━━━ 原文 ━━━

随后的Revel研究为雷莫卢单抗用于晚期NSCLC的二线治疗提供依据:入组的1 825例一线化疗失败的晚期NSCLC患者接受多西他赛单药或联合雷莫芦单抗,结果显示mOS和mPFS分别为10.5个月和9.1个月,相比单纯化疗组均延长了近1.5个月。两组中因不良反应死亡和≥3级肺出血的发生率无差异,展现出雷莫卢单抗可控的不良反应[30]。基于该项研究,2014年雷莫芦单抗被FDA批准用于转移性NSCLC的二线治疗。
2.2 雷莫卢单抗联合EGFR-TKI
正在进行的RELAY(NCT02411448)研究旨在评估EGFR突变型的进展期NSCLC患者(不包含EGFR T790M突变患者)一线使用雷莫卢单抗联合厄洛替尼的疗效及安全性。研究分为A、B两部分,将分别评估联合治疗的剂量限制性不良反应和疗效。研究预计于2021年8月完成,其结果值得期待[31]。

━━━

• _操作要求_:
**A.** 根据上面的原文,回答以下问题:
(i) Revel研究共入组了多少例晚期NSCLC患者?
(ii) 雷莫芦单抗于哪一年被FDA批准用于转移性NSCLC的二线治疗?
(iii) RELAY研究预计何时完成?
**B.** 请原样抄录上面原文中从“2.2 雷莫卢单抗联合EGFR-TKI”到“成,其结果值得期待[31]。”的部分。

━━━ 所供数据 ━━━

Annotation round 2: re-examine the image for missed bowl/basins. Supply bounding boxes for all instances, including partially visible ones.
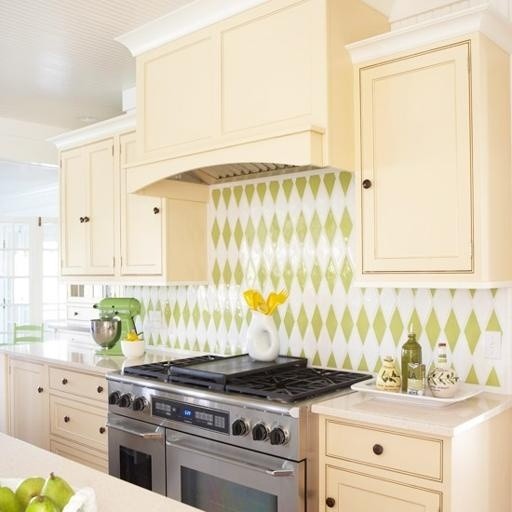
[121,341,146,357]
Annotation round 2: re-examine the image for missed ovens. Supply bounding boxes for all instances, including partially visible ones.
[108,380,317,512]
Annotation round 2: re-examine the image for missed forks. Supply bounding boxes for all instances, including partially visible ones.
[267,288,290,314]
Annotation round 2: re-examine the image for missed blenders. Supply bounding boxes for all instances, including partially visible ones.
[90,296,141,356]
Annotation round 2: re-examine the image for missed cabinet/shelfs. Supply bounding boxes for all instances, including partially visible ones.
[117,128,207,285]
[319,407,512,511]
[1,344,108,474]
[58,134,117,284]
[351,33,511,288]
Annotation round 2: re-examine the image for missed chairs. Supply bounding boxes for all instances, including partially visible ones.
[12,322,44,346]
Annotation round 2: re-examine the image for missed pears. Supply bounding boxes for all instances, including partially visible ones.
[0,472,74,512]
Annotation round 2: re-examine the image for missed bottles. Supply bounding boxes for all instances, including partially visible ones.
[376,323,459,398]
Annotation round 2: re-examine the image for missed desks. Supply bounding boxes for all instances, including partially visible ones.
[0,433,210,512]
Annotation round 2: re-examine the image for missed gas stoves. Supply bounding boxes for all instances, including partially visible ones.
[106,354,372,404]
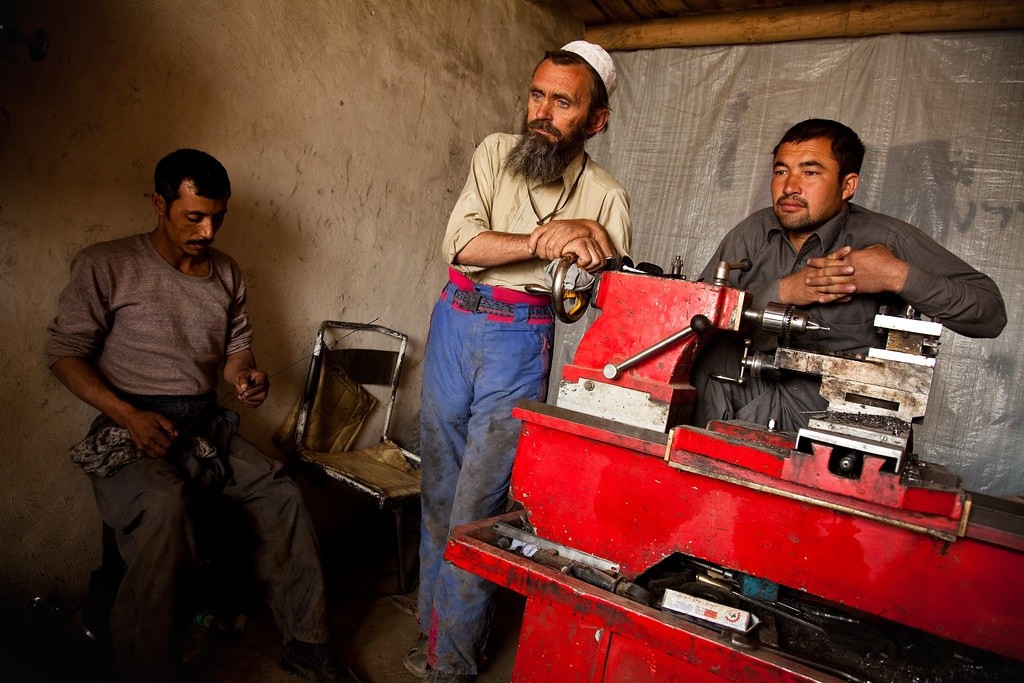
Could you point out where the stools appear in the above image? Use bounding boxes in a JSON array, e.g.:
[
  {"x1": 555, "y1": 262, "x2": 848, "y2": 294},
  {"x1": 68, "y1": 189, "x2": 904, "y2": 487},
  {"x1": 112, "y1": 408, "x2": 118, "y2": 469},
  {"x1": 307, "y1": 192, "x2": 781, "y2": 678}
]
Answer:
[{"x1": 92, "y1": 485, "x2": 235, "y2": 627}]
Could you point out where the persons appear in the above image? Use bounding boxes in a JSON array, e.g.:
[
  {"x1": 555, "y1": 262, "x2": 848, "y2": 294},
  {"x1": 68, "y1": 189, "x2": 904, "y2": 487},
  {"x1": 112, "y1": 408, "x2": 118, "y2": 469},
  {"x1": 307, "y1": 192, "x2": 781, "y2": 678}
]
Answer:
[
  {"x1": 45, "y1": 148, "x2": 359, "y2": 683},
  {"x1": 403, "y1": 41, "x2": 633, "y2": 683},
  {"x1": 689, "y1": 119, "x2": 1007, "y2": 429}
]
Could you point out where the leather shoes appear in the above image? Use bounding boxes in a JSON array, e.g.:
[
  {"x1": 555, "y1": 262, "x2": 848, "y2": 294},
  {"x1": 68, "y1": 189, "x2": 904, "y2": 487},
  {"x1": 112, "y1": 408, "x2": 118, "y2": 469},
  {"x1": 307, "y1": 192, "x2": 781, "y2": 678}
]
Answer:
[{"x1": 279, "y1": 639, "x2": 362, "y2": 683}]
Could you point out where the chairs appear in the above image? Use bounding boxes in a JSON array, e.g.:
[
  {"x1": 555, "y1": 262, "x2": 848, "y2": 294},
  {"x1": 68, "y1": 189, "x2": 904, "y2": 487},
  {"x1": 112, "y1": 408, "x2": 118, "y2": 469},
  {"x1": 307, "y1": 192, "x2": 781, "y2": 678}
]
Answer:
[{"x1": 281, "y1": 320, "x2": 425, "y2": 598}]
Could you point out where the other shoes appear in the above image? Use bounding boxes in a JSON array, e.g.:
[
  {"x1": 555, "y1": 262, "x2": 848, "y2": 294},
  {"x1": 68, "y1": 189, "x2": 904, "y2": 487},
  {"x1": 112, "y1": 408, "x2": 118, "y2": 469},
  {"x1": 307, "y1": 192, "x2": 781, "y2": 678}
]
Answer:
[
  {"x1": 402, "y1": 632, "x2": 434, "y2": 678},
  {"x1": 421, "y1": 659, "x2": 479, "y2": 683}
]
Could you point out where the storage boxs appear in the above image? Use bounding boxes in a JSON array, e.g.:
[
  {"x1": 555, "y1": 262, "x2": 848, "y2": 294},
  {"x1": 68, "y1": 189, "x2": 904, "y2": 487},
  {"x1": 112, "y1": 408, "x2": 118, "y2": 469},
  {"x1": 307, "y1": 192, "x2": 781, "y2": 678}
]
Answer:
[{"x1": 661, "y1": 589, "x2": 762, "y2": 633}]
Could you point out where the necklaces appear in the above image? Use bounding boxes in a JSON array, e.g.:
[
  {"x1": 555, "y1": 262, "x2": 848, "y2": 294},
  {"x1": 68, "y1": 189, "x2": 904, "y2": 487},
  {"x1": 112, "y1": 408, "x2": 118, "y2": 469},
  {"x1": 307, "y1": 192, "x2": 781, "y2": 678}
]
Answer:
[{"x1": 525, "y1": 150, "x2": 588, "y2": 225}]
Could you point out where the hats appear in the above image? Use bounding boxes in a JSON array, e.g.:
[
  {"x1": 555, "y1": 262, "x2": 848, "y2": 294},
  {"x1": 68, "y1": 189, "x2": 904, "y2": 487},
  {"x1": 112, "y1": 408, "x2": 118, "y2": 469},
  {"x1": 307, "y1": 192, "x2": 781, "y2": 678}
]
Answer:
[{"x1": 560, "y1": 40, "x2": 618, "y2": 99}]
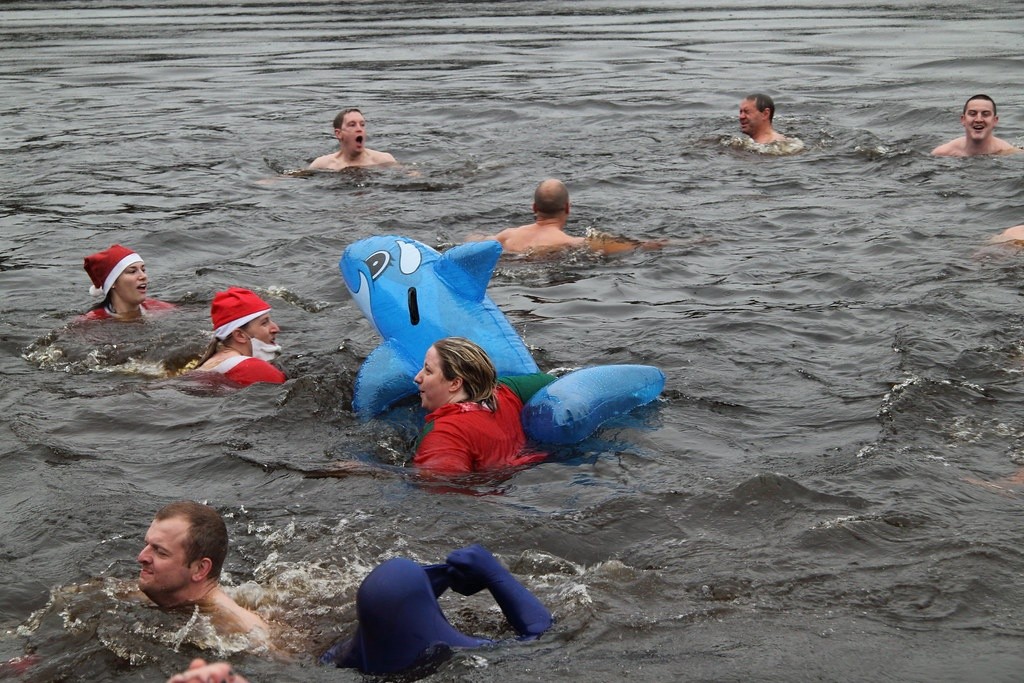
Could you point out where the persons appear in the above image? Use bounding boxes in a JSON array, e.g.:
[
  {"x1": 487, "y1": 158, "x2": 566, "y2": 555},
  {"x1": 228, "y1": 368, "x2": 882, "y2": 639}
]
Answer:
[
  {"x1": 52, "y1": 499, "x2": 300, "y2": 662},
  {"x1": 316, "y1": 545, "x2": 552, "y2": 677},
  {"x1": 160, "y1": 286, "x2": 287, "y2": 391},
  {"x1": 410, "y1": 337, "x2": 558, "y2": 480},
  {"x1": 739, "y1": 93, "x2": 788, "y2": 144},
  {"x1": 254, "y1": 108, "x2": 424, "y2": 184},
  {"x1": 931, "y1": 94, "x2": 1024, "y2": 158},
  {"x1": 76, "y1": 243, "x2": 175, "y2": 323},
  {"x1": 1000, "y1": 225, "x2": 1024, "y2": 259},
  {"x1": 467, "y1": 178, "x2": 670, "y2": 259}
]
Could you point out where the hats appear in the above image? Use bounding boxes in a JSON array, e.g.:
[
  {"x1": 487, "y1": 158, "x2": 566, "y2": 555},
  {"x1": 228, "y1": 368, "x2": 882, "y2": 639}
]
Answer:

━━━
━━━ 所供数据 ━━━

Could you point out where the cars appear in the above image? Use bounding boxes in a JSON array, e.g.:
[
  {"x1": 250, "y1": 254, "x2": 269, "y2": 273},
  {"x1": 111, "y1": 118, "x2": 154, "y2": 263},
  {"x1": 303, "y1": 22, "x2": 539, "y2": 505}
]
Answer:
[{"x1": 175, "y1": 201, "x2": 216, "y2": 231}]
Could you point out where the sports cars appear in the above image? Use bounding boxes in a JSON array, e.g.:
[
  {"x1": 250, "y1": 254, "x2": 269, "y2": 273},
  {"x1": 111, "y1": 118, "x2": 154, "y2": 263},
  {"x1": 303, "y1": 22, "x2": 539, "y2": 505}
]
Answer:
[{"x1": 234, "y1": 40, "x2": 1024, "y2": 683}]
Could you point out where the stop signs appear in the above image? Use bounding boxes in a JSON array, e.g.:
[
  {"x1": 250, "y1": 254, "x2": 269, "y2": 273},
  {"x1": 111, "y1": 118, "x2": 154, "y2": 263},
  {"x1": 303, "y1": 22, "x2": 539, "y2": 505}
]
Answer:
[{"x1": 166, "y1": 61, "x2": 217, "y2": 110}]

━━━

• _各题答案_:
**A.**
(i) 1 825例
(ii) 2014年
(iii) 2021年8月

**B.**
2.2 雷莫卢单抗联合EGFR-TKI
正在进行的RELAY(NCT02411448)研究旨在评估EGFR突变型的进展期NSCLC患者(不包含EGFR T790M突变患者)一线使用雷莫卢单抗联合厄洛替尼的疗效及安全性。研究分为A、B两部分,将分别评估联合治疗的剂量限制性不良反应和疗效。研究预计于2021年8月完成,其结果值得期待[31]。